▸ Exercise text

Statoil's latest appraisal well in theJohan Sverdrup area has proven oil, according to partner Det norske oljeselskap. Well 16/2-19 was drilled on the Geitungen structure on the northern margin of the Johan Sverdrup field in license PL265 in the central Norwegian North Sea. It encountered a 4.5-m (14.7-ft) gross oil column thought to represent the Statfjord formation.

Lundin Petroleum found an oil reservoir with its latest appraisal well on the same field in adjoining license PL501. The targeted Late Jurassic sandstones in the central Avaldsnes High area delivered 4,900 b/d during a drillstem test, with no flow restrictions within a 3 to 4-km (1.8 to 2.5-mi) radius. CEO Ashley Heppenstall claimed the test results were as good as any previously encountered on the Norwegian continental shelf. The positive outcome from both wells could strengthen the economics of the planned multi-platform development of Johan Sverdrup.

In the northern Norwegian North Sea, Statoil's latest near-hub exploration well has found gas on the northeast flank of the Visund field. The well, drilled by the semisubCOSL Pioneer in 378 m (1,240 ft) of water, encountered gas in three mid-Jurassic formations. The PL120 license partners will consider a tie-in to the Visund infrastructure.

Chancellor unveils HP/HT allowance

Britain's Chancellor George Osborne has proposed a new allowance to stimulate investment in ultra-high-pressure/high-temperature (HP/HT) fields in the UK North Sea. A consultation process will follow, but industry associationOil & Gas UK has welcomed the move, the latest in a series of fiscal incentives designed to help the sector sustain or develop new fields.

Two projects that could benefit are in the HP/HT gas-condensate corridor of the central North Sea. One is BG's 2005 60-179 MMboe Jackdaw discovery in blocks 30/2a and 30/2c, thought to be under review for development via a fixed platform with production exported 25 km (15.5 mi) to ConocoPhillips' Judy complex. The other is Culzean, discovered in 2008 via a technically complex well in block 22/25a that took six months to drill. Operator Maersk Oil & Gas may also opt for a platform development.

▸ Extracted material
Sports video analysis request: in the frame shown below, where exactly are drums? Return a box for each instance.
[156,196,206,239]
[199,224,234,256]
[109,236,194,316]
--
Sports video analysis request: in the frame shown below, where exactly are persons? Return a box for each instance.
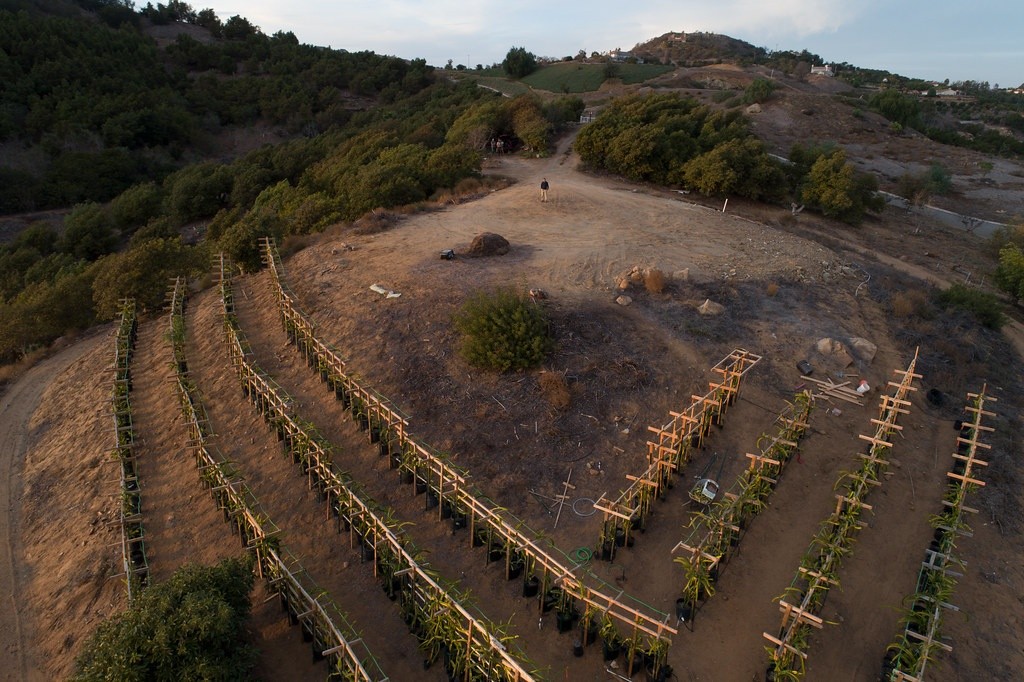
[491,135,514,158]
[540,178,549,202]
...
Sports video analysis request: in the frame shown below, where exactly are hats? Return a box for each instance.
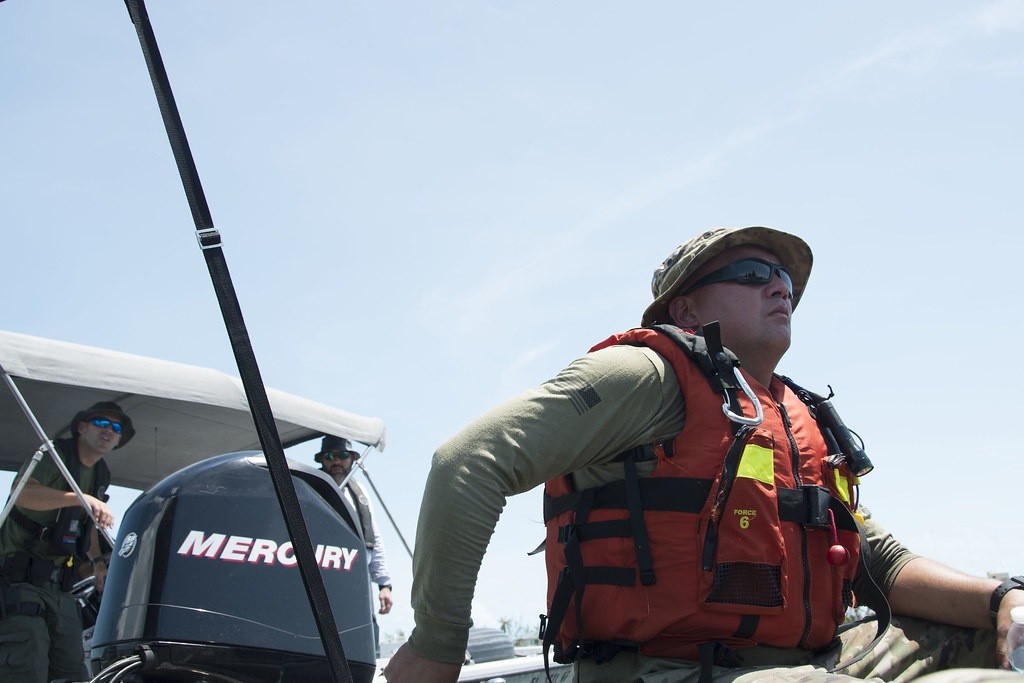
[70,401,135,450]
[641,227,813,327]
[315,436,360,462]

▸ Problem to solve
In the North Sea news text, how much did the Late Jurassic sandstones in the central Avaldsnes High area deliver during the drillstem test?

▸ Task output
4,900 b/d